Nascido de um corte
longitudinal, não de um que se faz na barriga da mãe que carrega o bebê, mas de
um feito nele mesmo. Tão menino, acorda de seus longos dias moribundos, vítima
de uma violência que, literalmente, o corta da vida familiar. Daí pra frente,
esse se tornou seu significante, o corte.
A faca, seu instrumento de defesa (ou quaisquer outros objetos cortantes).
Havia aqueles – a maioria dos adultos, cuidadores, guardiões – que acreditavam
que o então rapaz poderia, de fato, usar o instrumento para reproduzir neles o
que houve consigo, e ter cuidado é sempre bom, especialmente se para tê-lo,
desenvolve-se alguma sensibilidade. Não era o caso, infelizmente. Ele resistia
aos novos cortes ameaçando fazê-los ele mesmo com o instrumento que estivesse
disponível. E quantos cortes lhe rondavam, quantos cortes nos rondam sempre...
Criado
institucionalmente, seu corte trouxe consigo um irmão, este que, recém nascido,
foi removido da família e colado a ele a fim de ser preservado de uma violência
similar. Este último, literalmente criado pela instituição, nunca entendeu sua
história, encoberta pelo tabu do corte que separava toda a vida anterior desta
e, sem nunca entender ter sido salvo pelo corte físico do irmão, nunca o
perdoara por ter sido alienado ao direito de ter um pai e uma mãe. A cegueira
de quem não viveu a história e daqueles que jamais conseguiriam sequer se
aproximar da dor que ela trazia, fez com que ligassem um ao outro, sem de fato
costurar suas histórias, sem nunca permitir que eles entendessem como seus
laços ultrapassavam o sangue e o DNA. O mais velho, carregando suas
reminiscências e sempre pronto a defendê-los de um novo corte, impedia qualquer
mudança, qualquer possibilidade de novos rompimentos, ao tempo em que,
inadvertidamente, acabava às vezes produzindo-os: transferências,
separações e finalmente, a desvinculação com seu resto de família, o irmão mais
novo.
Houve diversas
tentativas: brasileiros e estrangeiros, desejosos de ter filhos se aproximavam,
prometiam uma nova vida, mas o primeiro garoto, marcado pelo seu significante, usava
seu instrumento sempre que a coisa ficava muito séria. Os pretendentes
recuavam, é claro: quem vai condenar os futuros pais, submersos em sua fantasia
de família feliz, de não conseguirem lidar com a ameaça do corte real? O corte
simbólico, no entanto, aquele significante que mobilizava o
rapaz, incompreendido e incontrolável, só queria ele mesmo ser reparado. Tal
reconstituição e cura, no entanto, não era tarefa fácil. Não se faz com
represálias, nem mesmo com algumas sessões – sempre fragmentadas – de análise.

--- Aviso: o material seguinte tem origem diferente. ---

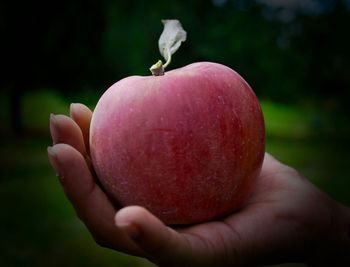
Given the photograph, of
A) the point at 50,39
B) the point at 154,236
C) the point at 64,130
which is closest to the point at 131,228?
the point at 154,236

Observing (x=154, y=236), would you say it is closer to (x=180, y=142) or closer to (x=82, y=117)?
(x=180, y=142)

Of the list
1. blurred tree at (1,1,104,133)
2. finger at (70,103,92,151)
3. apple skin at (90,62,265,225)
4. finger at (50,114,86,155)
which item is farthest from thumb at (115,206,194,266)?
blurred tree at (1,1,104,133)

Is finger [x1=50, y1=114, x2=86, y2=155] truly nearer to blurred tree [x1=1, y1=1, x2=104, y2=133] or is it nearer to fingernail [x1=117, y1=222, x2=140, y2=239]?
fingernail [x1=117, y1=222, x2=140, y2=239]

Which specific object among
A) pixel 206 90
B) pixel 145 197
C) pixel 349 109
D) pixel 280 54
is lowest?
pixel 349 109

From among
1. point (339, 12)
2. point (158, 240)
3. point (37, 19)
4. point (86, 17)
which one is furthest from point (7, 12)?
point (158, 240)

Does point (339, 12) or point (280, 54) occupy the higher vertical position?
point (339, 12)

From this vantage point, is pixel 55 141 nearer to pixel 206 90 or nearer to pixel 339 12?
pixel 206 90
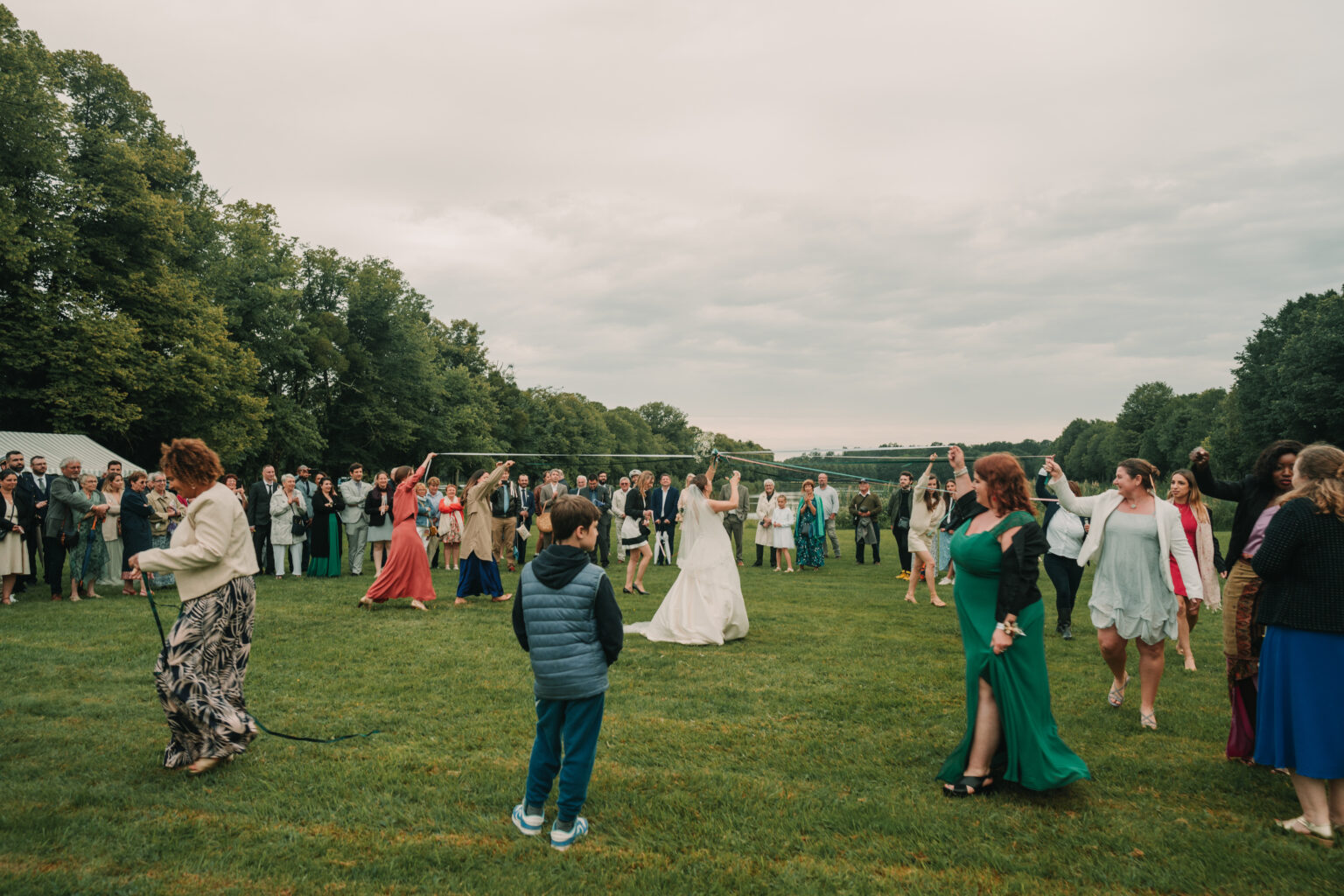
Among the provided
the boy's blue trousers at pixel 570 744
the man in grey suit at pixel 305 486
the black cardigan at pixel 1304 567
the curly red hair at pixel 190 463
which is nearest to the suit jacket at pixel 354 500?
the man in grey suit at pixel 305 486

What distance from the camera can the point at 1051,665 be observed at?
8500 millimetres

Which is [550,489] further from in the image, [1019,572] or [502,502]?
[1019,572]

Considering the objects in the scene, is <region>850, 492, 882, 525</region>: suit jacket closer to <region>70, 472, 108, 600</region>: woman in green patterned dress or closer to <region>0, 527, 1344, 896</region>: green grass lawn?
<region>0, 527, 1344, 896</region>: green grass lawn

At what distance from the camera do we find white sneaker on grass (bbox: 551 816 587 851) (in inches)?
163

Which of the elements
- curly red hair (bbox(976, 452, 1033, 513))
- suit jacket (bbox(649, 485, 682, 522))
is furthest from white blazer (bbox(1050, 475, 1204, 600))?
suit jacket (bbox(649, 485, 682, 522))

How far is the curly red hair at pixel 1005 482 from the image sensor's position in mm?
4914

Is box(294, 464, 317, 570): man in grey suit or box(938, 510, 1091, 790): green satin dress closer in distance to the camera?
box(938, 510, 1091, 790): green satin dress

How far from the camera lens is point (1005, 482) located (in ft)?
16.1

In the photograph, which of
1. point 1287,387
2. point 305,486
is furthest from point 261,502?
point 1287,387

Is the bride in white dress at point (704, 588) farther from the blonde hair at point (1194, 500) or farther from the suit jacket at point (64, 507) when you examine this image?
the suit jacket at point (64, 507)

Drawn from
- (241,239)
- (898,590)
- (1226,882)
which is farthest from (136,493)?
(241,239)

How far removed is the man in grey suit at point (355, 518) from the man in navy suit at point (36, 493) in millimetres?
4674

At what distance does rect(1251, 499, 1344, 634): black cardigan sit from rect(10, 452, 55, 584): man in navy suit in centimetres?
1528

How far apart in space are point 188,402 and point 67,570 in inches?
643
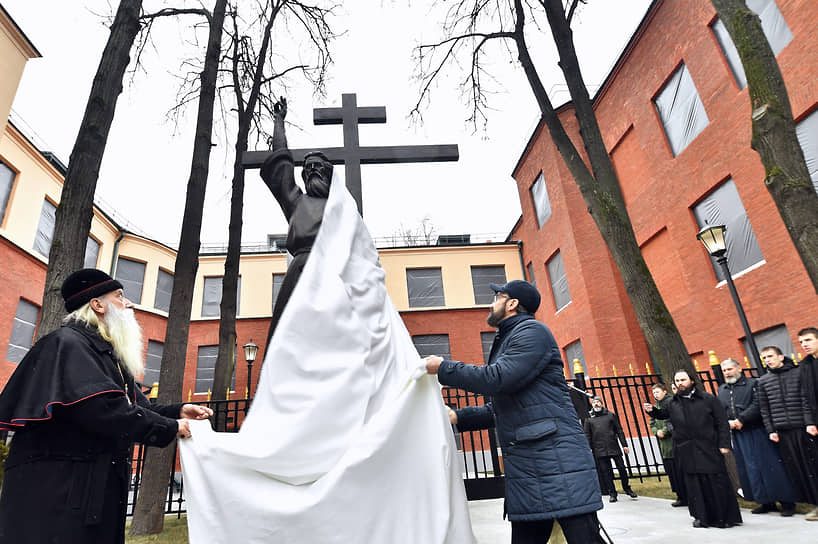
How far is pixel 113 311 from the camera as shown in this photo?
2.65 metres

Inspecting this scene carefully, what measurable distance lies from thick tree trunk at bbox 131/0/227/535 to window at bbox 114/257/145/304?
54.6ft

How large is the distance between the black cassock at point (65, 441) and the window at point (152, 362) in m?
21.6

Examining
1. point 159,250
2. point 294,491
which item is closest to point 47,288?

Jamais seria possível fazê-lo diante de uma história que não pode ser contada,
precisando ser revivida compulsivamente até... sabe-se lá até quando.
O desejo por
segurança, o medo do novo, tantas vezes nos prende ao velho tão inadequado, tão
desconfortável. A tal zona de conforto,
cujo nome parece, ao mesmo tempo, tão inapropriado e tão exato, nos segura ali,
“firmes”, e nos faz empunhar a faca para nos defender dos cortes da vida, para
defender nosso lugar já familiar diante de tão assustador futuro, já que ele é necessariamente obscuro e inacessível. É
preciso ser possível dar sentido à nossa história, poder contá-la e recontá-la
a nós mesmos, produzindo novas versões, novos entendimentos, até que possamos
tê-la exaurido, cortando-a finalmente de nossas vidas, não como esquecimento,
mas removendo dela o investimento, podendo lançá-lo adiante, dando um salto
rumo ao precipício de possibilidades que é o amanhã.